● PASSAGE GIVEN
####
Now, anyone who has never made a mistake that could have ended badly, step forward.

Anyone who stepped forward is a liar. Thanks for the tip.

We've all done it. Whether it was drinking too much and letting our guard down, being out late in a place we didn't know, letting the gas gauge go down too far in the middle of the night with no gas station in sight, taking that first puff of a cigarette, listening to a friend who told you that "this" will make you feel awesome. It happens. We make mistakes. We just usually don't die from them.


What compounds it is what I said above. People who find themselves in over their head are reluctant to ask for help. They are afraid of how people will view them; they are afraid of the judgment being levied at them. It keeps them from asking and getting the help they need.
####
[Questions about pictured scenes]
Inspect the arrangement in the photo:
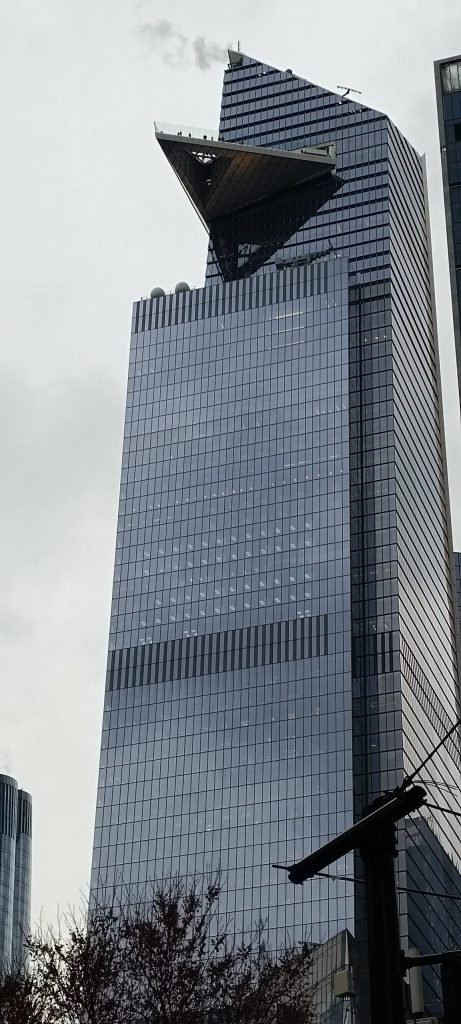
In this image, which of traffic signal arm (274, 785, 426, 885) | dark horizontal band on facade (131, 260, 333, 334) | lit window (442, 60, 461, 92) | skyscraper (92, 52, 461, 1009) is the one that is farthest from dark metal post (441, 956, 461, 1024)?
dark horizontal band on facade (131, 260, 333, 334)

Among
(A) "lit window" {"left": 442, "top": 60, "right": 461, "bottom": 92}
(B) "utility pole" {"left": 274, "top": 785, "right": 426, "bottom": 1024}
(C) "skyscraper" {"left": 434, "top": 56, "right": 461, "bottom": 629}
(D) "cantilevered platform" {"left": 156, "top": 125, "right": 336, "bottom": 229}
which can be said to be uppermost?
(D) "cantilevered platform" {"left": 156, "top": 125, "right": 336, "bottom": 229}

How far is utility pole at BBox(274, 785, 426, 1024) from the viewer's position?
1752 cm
####
● TASK A
In the passage on mistakes and asking for help, what are people who find themselves in over their head reluctant to do?
● TASK B
Write a continuation of the passage on mistakes and asking for help, starting after its final sentence.
The listing is separate from the passage on mistakes and asking for help.

● ANSWER A
Ask for help.

● ANSWER B
My daughter left a suicide note. I haven't talked about it much to too many people. In the throes of her addiction, and having it exposed, she saw no choice. She made that clear. Her note talked about how she couldn't deal with people "pointing and laughing at her." That was what she saw as the outcome. She didn't see the possibility of getting help and getting off of the drugs. She only saw humiliation and judgment.

The internet and social media has made people into assholes, to put it honestly. The same things they would never say to your face they will gladly post online. Their false bravado behind the screen allows them to pretend to be something they aren't. They also don't care who they hurt. For them, it's more about scoring points and becoming legends in their own minds. Their comments range from snarky to downright mean on threads in various places.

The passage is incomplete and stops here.